Sunum
Sunum
Üst düzey yöneticiler
konferans masasının etrafında oturmuş berbat bir sunum bekliyorlardı. Önceleri
George ile ilgili büyük umutları vardı; fakat şu an tek bildikleri, bu ay
performansının düşmeye başladığı ve bugün de işinin son günü olabileceğiydi. Bugünkü
performansı bardağı taşıran son damla olacaktı. NRG-2000 bir ay içinde resmen
piyasaya sürülecekti ve bu sunum, ürün ekibinin iyi durumda mı yoksa her
zamanki gibi karmaşa içerisinde mi olduğunu belirleyecekti. Büyük bir
olasılıkla George’u görevden alarak, ürün ekibinin başına yeni bir üst düzey
yönetici getireceklerdi. NRG-2000, şirketin cirosunu en üst seviyeye
çıkarabilecek bir sonraki en büyük ürün kampanyasıydı ve şirketin geleceğini
kesinlikle George’un ellerine bırakamazlardı.
George, kapının önünde durup
onların gözünün içine baktı. Gözlerindeki negatifliği ve şüpheyi görebiliyordu.
Paramparça olmasını ve yenilgiye uğramasını beklediklerini biliyordu. Neden
bunu beklemesinler ki, diye düşündü. Kalbi hızla atmaya başladı ve kendini
birdenbire düşünemez bir durumda buldu. Korku, onu ele geçirmeye başlamıştı.
Hayır, şimdi olmaz, diye düşündü. Beni yere sermelerine izin veremem.
Joy’un, onun pozitif
enerjisinin, diğerlerinin negatifliğinden çok daha fazla olması gerektiğini
söylediğini hatırladı ve ona gülümseyerek bakan bir yüz gözlerinin önünde
belirdi. Joy’u düşünerek derin bir nefes aldı ve inanılmaz bir dinginlik
hissetti. Elbette hayatında birçok yenilgi de olabilirdi; fakat bugün
yenilmemeliydi. Bugün yenilgiye izin vermemeliydi.
Yöneticiler, tam bir
felaketle karşılaşmayı bekliyorlardı; fakat George ve ekibi şimdiye kadar
yapılmış en iyi ürün tanıtımlarından birini gerçekleştirdiler.
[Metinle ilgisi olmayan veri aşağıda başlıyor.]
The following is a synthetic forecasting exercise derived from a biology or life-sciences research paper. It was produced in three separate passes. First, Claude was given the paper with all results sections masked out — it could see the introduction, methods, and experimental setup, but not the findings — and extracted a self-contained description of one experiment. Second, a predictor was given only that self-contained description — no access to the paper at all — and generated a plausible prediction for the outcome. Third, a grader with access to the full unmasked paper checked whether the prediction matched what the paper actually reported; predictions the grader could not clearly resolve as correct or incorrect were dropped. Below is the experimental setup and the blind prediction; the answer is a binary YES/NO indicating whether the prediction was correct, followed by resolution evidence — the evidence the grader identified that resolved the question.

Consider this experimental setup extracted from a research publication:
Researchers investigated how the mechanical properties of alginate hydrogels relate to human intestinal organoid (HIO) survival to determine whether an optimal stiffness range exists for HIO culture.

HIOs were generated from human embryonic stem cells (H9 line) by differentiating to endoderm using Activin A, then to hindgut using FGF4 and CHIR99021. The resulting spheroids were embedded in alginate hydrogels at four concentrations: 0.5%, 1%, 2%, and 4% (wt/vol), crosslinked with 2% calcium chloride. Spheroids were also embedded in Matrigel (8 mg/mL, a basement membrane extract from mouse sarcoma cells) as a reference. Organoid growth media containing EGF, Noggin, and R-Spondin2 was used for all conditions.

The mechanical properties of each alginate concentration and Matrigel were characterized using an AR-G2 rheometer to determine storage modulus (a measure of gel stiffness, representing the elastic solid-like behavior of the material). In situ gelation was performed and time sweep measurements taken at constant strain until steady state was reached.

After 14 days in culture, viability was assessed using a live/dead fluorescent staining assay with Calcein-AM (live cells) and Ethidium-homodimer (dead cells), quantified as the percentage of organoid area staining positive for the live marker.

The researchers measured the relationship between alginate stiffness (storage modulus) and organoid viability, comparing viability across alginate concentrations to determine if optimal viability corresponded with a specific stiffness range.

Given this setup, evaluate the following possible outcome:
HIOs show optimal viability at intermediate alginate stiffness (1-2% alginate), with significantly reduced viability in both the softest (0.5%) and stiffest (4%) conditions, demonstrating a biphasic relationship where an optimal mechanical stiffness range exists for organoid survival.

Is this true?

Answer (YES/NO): YES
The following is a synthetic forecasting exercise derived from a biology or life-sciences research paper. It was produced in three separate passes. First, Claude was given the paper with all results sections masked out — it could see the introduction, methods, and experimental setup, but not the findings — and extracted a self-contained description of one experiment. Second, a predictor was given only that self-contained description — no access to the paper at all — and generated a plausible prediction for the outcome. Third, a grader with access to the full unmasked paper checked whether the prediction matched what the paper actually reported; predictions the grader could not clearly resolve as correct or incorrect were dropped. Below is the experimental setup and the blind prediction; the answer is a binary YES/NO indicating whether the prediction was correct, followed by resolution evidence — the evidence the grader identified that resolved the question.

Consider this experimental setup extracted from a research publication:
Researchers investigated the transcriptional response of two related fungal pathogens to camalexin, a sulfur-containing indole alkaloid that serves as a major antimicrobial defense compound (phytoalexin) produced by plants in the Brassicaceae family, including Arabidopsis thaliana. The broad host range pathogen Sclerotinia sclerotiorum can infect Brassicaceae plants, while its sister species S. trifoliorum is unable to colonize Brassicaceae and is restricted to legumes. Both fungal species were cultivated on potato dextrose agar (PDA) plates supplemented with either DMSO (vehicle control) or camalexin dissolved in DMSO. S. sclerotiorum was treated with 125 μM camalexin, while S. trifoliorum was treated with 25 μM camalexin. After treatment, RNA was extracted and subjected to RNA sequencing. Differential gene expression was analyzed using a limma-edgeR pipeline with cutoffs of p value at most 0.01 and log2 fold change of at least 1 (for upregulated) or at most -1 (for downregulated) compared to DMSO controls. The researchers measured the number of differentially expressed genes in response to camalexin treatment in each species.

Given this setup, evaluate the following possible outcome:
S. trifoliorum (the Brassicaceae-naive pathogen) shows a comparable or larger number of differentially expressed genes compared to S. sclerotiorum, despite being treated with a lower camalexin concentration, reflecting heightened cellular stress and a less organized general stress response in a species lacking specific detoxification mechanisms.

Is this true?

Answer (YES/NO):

Sunumun ardından George ve
ekip arkadaşları birbirlerini kucakladılar ve yöneticiler, yüzlerinde şaşkına
dönmüş bir ifadeyle ve nasıl bu kadar başarılı olabildiğini öğrenmek isteyerek
George’un başına üşüştüler. George ise, “Yalnızca bir müdür değil, aynı zamanda
Enerji Amiri olmanın vakti geldi diye düşündüm” dedi. George’un neden
bahsettiği hakkında hiçbir fikirleri yoktu; fakat bunun bir önemi de yoktu.
George, ekibiyle toplantıya gitmenin haricinde hiçbir yere gitmiyordu.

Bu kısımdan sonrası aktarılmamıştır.